Padre Bartolomeo Sorge, il più noto dei gesuiti italiani, ha rilasciato al Venerdì di Repubblica un’intervista nella quale gli sono state poste sostanzialmente due domande, una sulle recenti vicende vaticane che tanto spazio stanno occupando nella cronaca politica e l’altra sull’impegno dei cattolici in politica (l’intervista risale a un mese fa, al 13 luglio, ma la sua attualità è indiscutibile).
E se la riposta alla prima domanda si tiene sulle generali (la Chiesa, che non è fatta tutta di santi, ha sempre conosciuto momenti difficili, specialmente nei tempi nei quali è stata ricca e potente, ma ha sempre trovato la capacità di riprendersi, anche per l’elemento trascendente che la sostiene) la risposta alla seconda, pur muovendo da considerazioni di impronta culturale, finisce con l’entrare nel vivo del dibattito sul ruolo dei cattolici italiani nell’attuale momento.

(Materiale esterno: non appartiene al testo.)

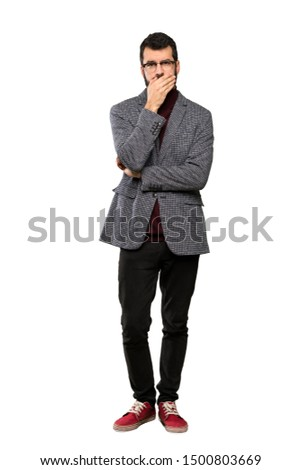 Handsome man with glasses covering mouth with hands over isolated white background Royalty-Free Stock Photo #1500803669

I cattolici, risponde padre Sorge, debbono cambiare radicalmente il modo di stare nella politica della società secolarizzata e globalizzata: il pericolo è se non accettano il rinnovamento.. I cattolici in politica debbono assumersi le proprie responsabilità; non tocca ai vescovi dire come i politici debbono votare in Parlamento e il cristiano in politica deve cerare insieme con gli altri soluzioni che siano valide in sé e laiche, condivisibili quindi da credenti e non credenti: è la sfida del ventunesimo secolo che non sta nel proporre programmi confessionali. E alla fine dice chiaramente che certi politici cattolici italiani non sono il nuovo, sono il vecchio che muore.
Ora certamente il gesuita non il cattolicesimo italiano e non è la C.E.I., ma il suo non è un discorso ereticale ed anzi si richiama esplicitamente al magistero romano, cui appartengono i principi della responsabilità dei fedeli laici e della libertà di coscienza. E sarebbe in effetti poco credibile un membro della Compagnia di Gesù che venisse meno al principio di obbedienza, che è uno dei tratti più significativi dell’ordine.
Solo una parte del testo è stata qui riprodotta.